Vincenzo
buscava, em seus desenhos, extrair beleza do caos paulistano,
assim como fazia na luta contra o câncer
Submetido a vários meses de sessões de quimioterapia,
o designer gráfico Vincenzo Scarpellini aproveitava
o tempo disponível no hospital para desenhar e contar
a história de personagens anônimos enfrentando
a morte. Era um misto de diário de viagem, notas autobiográficas
e reportagem sobre uma dimensão quase invisível
da solidão cotidiana. "Desenhar era um jeito de
resistir", dizia, na condição de paciente.
Como artista, porém, aprendia a descobrir a beleza
estética na resistência à dor. "É
a vontade de seguir em frente que mostra nossos limites."

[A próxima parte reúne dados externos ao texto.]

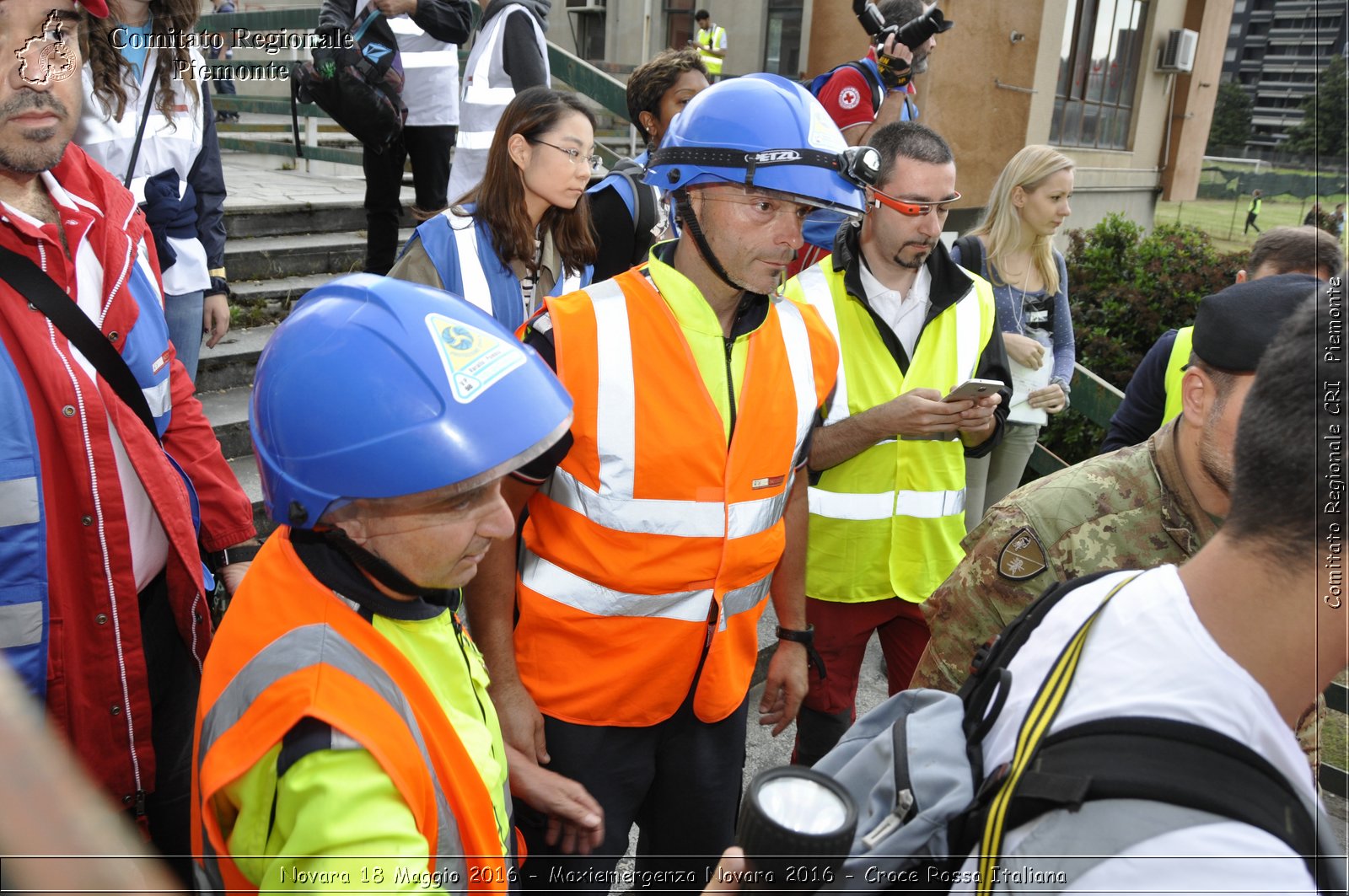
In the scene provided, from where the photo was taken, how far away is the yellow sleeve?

Sua tragédia tinha um toque irônico.
Nascido em uma pacata cidade medieval italiana com 60 mil
habitantes (Ascoli Piceno), Vincenzo procurava, em seus desenhos,
extrair beleza do caos paulistano -assim como fazia no hospital.
Preferia morar no centro da cidade. "Daqui eu sinto toda
a energia paulistana."
Esse olhar produzia estranheza. "As intervenções
de Vincenzo causaram ruído em meio ao noticiário
cinzento. Elas nos davam notícias diferentes da cidade.
Notícias necessárias. Falavam de casos e coisas
que escapam aos olhos e ouvidos que se atropelam nas urgências
da metrópole. Criaram um oásis", comentou
o escritor Marçal Aquino, um dos observadores da paisagem
caótica da cidade.
Vincenzo insistia na idéia de que era possível
ver o belo nesse tumulto -talvez por seu olhar estrangeiro.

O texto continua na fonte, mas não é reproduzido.